TASKS FOR THIS EXERCISE —
1. Quote the part of the SvPhaser installation notes starting with "git clone https://github.com/SFGLab/SvPhaser.git" and going on through "caller (e.g. Sniffles2)".
2. According to the SvPhaser installation notes, which Python version does the PyPI install require?
3. Proceed with the SvPhaser installation notes, continuing from the point where they stop.

PASSAGE TO READ —
▬▬▬▬▬▬

From PyPI (recommended)

# Requires Python >= 3.9
pip install svphaser

Optional extras:

pip install "svphaser[plots]"   # plotting utilities
pip install "svphaser[bench]"   # benchmarking helpers
pip install "svphaser[dev]"     # development + linting

From source

git clone https://github.com/SFGLab/SvPhaser.git
cd SvPhaser
pip install -e .

Inputs & requirements

SvPhaser requires two inputs only:

  1. Unphased SV VCF (.vcf / .vcf.gz)

    • Produced by an SV caller (e.g. Sniffles2)
    • May optionally contain RNAMES INFO for precise read support
  2. HP-tagged BAM/CRAM

    • Long-read alignments with haplotype tags (HP=1/2)
    • Generated by an upstream phasing pipeline (e.g. WhatsHap)

⚠️ If the BAM does not contain HP tags, SvPhaser cannot assign haplotypes.


Quick start (CLI)

svphaser phase \
  sample_unphased.vcf.gz \
  sample.sorted_phased.bam \
  --out-dir results/ \
  --min-support 10 \
  --min-tagged-support 3 \
  --major-delta 0.60 \
  --equal-delta 0.10 \
  --support-mode hybrid \
  --dynamic-window \
  --tie-to-hom-alt \
  --gq-bins "30:High,10:Moderate" \
  --threads 32

Key parameters

Parameter Default Meaning
--min-support 10 Minimum total supporting reads (HP1+HP2+NOHP) to keep an SV; others are dropped to ./.

▬▬▬▬▬▬

Stored data:
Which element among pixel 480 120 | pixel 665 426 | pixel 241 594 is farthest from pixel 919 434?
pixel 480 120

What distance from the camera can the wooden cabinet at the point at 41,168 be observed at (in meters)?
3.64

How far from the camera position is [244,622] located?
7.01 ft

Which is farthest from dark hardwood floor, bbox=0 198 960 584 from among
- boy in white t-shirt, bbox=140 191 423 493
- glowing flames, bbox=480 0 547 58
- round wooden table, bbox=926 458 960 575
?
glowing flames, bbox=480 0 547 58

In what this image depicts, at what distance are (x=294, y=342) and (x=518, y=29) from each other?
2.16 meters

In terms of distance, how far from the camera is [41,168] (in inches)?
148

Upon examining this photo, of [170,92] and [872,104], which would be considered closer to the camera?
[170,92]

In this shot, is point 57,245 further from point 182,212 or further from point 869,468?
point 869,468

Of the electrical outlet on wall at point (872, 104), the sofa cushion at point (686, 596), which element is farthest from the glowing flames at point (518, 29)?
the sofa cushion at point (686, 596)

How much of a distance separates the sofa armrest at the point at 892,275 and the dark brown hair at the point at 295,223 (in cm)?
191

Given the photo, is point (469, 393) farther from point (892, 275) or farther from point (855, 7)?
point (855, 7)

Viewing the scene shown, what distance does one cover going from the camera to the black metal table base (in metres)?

▬▬▬▬▬▬

RESPONSES TO THE TASKS —
1.
git clone https://github.com/SFGLab/SvPhaser.git
cd SvPhaser
pip install -e .

Inputs & requirements

SvPhaser requires two inputs only:

  1. Unphased SV VCF (.vcf / .vcf.gz)

    • Produced by an SV caller (e.g. Sniffles2)

2. Python 3.9 or later.

3.
--min-tagged-support 3 Minimum HP-tagged reads (HP1+HP2) needed for directional phasing (1|0 or 0|1)
--major-delta 0.60 Haplotype imbalance threshold (max HP count / tagged total) for strong consensus
--equal-delta 0.10 Tie threshold (|HP1-HP2| / tagged total); below this, treated as both haplotypes support (→ 1|1)
--tie-to-hom-alt True When tie detected and both haplotypes carry reads, emit 1|1 (else ./.)
--support-mode hybrid Count method: hybrid (HP tagged preferred), tagged-only, or all
--gq-bins "30:High,10:Moderate" Confidence cutoffs for soft binning into labels (e.g., High≥30, Moderate≥10)
--threads 1 Number of parallel workers (one per chromosome)
--no-svp-info Disable writing SVP_* INFO annotations to output VCF
--size-match-required True For DEL/INS: enforce size consistency between VCF record and read evidence
--size-tol-abs 10 Absolute size tolerance (bp) for DEL/INS matching
--size-tol-frac 0.0 Fractional size tolerance for DEL/INS matching

Outputs

For an input sample.vcf.gz, SvPhaser produces:

Primary: sample_phased.csv

A tabular summary with per-SV analysis, including:

  • Metadata: chrom, pos, id, end, svtype (DEL/INS/INV/BND/DUP)
  • Evidence counts: hp1, hp2, nohp (haplotype-tagged and untagged supporting reads)
  • Totals: tagged_total (HP1+HP2), support_total (HP1+HP2+NOHP)
  • Decision metrics:
    • delta — haplotype imbalance (max/tagged_total)
    • equal_delta — absolute difference (|HP1-HP2|/tagged_total)
    • tag_frac — fraction of support that is HP-tagged
  • Final calls:
    • gt — phased genotype (1|0, 0|1, 1|1, or ./.)
    • gq — Phred-scaled genotype quality (0–99)
    • gq_label — optional binned confidence level (e.g., "High", "Moderate")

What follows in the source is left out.